The Mudcat Café TM
Thread #120407   Message #2623160
Posted By: Emma B
02-May-09 - 12:09 PM
Thread Name: BS: Obit & Debate for Swine Bird Human flu victims
Subject: RE: BS: Obit & Debate for Swine Bird Human flu victims
Jonathan Gornall is a freelance investigative journalist who specialises in medical and child-protection issues.

In an interesting article Pandemic or panic? he considers the media reporting and considers that

'It doesn't help that official-speak is often stripped of cautionary meaning as it passes through the media headline filter.

On Monday, when the WHO raised its threat level to phase 4, most media organisations reported only that it had been raised to the "third highest level", without explaining what the levels meant.

In fact, phases 1 to 3 are "predominantly animal infections; few human infections".

Phase 4 is characterised as "sustained human-to-human transmission".

Wednesday's announcement by Dr Margaret Chan, WHO's director general, that the alert had now reached phase 5, "widespread human infection", required only "human-to-human spread of the virus into at least two countries in one WHO region".
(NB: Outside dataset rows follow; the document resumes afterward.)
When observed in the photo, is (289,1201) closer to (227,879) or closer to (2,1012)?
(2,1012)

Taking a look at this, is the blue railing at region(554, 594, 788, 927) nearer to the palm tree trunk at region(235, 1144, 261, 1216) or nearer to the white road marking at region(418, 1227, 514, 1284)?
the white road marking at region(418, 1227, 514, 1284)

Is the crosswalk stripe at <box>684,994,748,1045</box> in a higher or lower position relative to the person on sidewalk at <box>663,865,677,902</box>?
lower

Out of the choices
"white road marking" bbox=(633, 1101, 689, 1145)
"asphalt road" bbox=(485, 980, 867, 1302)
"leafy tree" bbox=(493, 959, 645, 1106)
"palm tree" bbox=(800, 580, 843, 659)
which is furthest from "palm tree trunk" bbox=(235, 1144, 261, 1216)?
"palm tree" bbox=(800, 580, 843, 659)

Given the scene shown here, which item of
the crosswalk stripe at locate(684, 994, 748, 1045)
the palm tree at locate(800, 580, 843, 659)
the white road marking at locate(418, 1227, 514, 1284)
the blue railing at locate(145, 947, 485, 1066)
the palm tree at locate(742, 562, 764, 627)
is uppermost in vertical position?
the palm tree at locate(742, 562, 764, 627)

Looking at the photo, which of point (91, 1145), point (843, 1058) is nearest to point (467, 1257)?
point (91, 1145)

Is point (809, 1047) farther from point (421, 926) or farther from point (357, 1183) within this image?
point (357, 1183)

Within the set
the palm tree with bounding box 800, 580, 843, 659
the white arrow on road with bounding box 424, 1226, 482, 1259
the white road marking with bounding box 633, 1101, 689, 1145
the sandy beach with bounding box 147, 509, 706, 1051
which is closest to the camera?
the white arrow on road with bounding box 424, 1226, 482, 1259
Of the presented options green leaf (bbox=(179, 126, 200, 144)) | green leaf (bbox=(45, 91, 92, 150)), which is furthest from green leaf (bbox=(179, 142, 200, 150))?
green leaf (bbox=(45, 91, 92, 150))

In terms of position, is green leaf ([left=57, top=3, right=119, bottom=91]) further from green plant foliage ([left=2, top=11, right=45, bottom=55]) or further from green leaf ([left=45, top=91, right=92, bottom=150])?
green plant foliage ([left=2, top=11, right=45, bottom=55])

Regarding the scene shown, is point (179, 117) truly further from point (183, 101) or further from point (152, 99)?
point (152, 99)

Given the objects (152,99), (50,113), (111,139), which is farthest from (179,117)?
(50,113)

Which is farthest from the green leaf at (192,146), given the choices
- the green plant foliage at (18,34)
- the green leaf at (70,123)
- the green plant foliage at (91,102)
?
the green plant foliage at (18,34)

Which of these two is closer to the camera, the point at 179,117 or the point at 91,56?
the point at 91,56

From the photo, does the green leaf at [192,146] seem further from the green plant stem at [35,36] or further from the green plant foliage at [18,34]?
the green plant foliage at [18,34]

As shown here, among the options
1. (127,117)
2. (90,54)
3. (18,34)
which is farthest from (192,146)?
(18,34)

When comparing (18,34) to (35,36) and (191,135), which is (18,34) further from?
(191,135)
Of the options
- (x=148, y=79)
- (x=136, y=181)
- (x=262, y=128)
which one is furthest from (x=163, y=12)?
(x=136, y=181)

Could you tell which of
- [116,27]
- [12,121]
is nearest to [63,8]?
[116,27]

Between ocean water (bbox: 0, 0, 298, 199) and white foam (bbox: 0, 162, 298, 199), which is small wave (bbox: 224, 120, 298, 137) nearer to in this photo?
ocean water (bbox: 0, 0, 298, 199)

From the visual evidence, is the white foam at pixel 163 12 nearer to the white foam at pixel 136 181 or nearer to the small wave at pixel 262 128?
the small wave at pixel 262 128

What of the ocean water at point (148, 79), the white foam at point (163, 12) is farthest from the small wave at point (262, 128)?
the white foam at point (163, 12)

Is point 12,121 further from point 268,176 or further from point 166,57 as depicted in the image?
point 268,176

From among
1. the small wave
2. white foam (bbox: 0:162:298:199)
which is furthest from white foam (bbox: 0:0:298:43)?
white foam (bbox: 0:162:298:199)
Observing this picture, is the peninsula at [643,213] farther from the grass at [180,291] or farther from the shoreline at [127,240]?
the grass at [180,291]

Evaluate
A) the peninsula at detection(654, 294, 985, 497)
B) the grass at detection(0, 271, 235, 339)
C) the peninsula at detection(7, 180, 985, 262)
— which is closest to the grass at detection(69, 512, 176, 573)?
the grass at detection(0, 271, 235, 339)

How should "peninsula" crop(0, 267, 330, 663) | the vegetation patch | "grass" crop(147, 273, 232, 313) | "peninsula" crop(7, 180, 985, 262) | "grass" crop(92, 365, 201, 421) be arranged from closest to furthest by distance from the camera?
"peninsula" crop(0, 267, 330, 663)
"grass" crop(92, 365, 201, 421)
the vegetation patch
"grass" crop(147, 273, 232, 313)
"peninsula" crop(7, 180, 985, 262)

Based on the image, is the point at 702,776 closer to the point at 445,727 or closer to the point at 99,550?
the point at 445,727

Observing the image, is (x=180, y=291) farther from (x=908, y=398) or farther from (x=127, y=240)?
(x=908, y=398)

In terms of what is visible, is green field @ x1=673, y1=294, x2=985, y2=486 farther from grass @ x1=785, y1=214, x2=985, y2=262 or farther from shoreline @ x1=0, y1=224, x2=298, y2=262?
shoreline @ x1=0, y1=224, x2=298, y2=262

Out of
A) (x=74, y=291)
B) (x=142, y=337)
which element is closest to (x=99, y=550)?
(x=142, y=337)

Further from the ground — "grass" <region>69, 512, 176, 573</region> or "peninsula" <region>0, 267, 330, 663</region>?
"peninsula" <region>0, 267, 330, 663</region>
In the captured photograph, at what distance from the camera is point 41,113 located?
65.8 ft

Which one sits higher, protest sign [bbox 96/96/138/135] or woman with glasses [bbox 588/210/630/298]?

However his most critical observation for myself reflects the considerably more callous comment by the boss of Ryanair, Michael O'Leary, that 'It is a tragedy only for people living. . . in slums in Asia or Mexico'

He quotes instead Yuen Kwok-yung, a microbiology professor at the University of Hong Kong, who told Reuters that the situation in Mexico might be attributable to "deficiencies" in the country's healthcare system "and widespread antibiotic resistance that is typical of developing countries, resulting in victims dying of secondary infections.

Dr Chan, WHO director general, said it was possible that the "full clinical spectrum of this disease goes from mild illness to severe disease", but there was a danger that swine flu could prove to be a burden chiefly on the poor – and that introduced a moral obligation on the rest of the world community.

"From past experience," she said, "we also know that influenza may cause mild disease in affluent countries, but more severe disease, with higher mortality, in developing countries


"Above all, this is an opportunity for global solidarity as we look for responses and solutions that benefit all countries, all of humanity. After all, it really is all of humanity that is under threat during a pandemic."